Document section —
India’s Maritime Concerns and Strategies

Author: Vice Admiral P S Das, PVSM, UYSM, VSM (Retd)

Period: July 2006 - September 2006

India’s Maritime Concerns and Strategies 

Vice Admiral P S Das, PVSM, UYSM, VSM (Retd)


India’s interests at sea are not something ‘stand alone’ but an essential ingredient of the totality of its security environment. These maritime concerns and strategies should, therefore, be viewed holistically, in conjunction with the entire gamut of the nation’s interests. Further, unlike land frontiers, which are more defined and quantifiable and have to be ‘protected’ or defended, maritime interests have a larger connotation, requiring them to be safeguarded and enhanced. This important difference between sanctity of territorial integrity, and consolidation of maritime interests, needs to be recognized, especially by nations whose fortunes are closely tied to the seas.

Dataset records:
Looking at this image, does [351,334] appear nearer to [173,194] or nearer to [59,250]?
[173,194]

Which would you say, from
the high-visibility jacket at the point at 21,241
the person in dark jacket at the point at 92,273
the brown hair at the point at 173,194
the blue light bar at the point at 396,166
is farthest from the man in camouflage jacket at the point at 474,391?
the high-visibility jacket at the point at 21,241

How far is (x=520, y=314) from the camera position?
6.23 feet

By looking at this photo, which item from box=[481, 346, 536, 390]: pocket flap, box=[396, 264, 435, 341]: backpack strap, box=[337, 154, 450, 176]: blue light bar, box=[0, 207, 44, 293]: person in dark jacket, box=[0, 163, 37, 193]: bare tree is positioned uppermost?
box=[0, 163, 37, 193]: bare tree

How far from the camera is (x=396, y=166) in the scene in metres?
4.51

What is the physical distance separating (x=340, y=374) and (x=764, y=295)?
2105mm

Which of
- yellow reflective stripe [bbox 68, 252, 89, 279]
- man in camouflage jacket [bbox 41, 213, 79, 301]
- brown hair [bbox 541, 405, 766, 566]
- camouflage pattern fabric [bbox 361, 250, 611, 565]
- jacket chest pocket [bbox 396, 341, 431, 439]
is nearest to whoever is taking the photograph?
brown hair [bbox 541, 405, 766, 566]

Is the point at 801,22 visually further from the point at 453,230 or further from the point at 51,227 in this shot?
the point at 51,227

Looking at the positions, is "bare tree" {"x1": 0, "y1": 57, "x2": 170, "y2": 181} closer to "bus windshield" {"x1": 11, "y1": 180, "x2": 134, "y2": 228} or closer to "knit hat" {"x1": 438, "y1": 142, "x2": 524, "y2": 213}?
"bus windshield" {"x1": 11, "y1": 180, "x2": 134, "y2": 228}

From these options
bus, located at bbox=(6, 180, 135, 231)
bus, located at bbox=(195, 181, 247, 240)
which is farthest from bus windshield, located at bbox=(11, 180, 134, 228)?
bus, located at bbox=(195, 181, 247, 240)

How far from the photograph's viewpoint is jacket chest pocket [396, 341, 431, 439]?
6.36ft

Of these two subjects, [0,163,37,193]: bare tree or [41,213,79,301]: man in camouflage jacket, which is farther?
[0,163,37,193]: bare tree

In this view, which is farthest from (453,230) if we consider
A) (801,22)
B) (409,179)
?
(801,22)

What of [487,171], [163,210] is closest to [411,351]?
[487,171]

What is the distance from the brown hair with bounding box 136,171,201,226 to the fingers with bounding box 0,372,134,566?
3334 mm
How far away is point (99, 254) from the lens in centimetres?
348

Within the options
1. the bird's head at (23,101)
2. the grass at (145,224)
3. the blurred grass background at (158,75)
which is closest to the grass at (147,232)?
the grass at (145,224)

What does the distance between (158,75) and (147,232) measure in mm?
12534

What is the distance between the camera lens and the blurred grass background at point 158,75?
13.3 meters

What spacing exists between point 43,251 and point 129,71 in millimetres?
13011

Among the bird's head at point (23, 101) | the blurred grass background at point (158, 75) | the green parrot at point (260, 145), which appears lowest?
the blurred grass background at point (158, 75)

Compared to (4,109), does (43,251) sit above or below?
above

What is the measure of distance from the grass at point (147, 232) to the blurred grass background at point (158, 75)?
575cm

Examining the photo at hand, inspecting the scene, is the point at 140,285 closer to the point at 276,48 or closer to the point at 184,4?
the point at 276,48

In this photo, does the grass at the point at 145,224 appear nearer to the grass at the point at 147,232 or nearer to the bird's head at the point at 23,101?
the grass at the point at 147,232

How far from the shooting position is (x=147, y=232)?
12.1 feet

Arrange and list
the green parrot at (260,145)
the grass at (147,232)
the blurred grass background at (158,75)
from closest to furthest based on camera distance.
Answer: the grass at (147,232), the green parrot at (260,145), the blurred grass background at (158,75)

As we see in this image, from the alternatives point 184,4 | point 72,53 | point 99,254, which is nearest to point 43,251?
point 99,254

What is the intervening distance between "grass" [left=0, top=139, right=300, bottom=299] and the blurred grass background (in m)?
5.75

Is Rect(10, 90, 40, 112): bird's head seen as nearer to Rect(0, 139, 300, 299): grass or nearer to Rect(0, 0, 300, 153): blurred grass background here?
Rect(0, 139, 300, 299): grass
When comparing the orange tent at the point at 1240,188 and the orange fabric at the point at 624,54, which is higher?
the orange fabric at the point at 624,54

Parts of the exercise —
a - In the article on India's maritime concerns, what does the author say maritime interests require, in contrast to land frontiers that must be protected or defended?
b - Resume the article on India's maritime concerns and strategies after its final sentence.
These records were drawn from a separate source.

Replies —
a - They must be safeguarded and enhanced.

b -
The Emerging Security Environment

The global security environment has shifted from Europe and is focused on the Asia-Pacific generally, and in Asia, in particular. It is, therefore, not surprising that we have a swathe of American military presence stretching from Turkey in the west to Japan in the east, and including the CAR, in addition to formidable capabilities which can be brought to bear from the sea. This situation is unlikely to change in the foreseeable future. The Indian Ocean is one of the major theatres of Asia-Pacific. The strategic imperatives of America, to have a dominating presence in Asia, to exert influence over its energy assets, to ensure safe movement of commerce and to counter radical Islamic terrorism, are inextricably linked to this vast stretch of water. The countries of concern are littorals of this space, the major terrorist movements originate from here and safe movement of energy requires the sea-lanes to be made secure. It is in this overall context that India has to look at the maritime dimensions of its security.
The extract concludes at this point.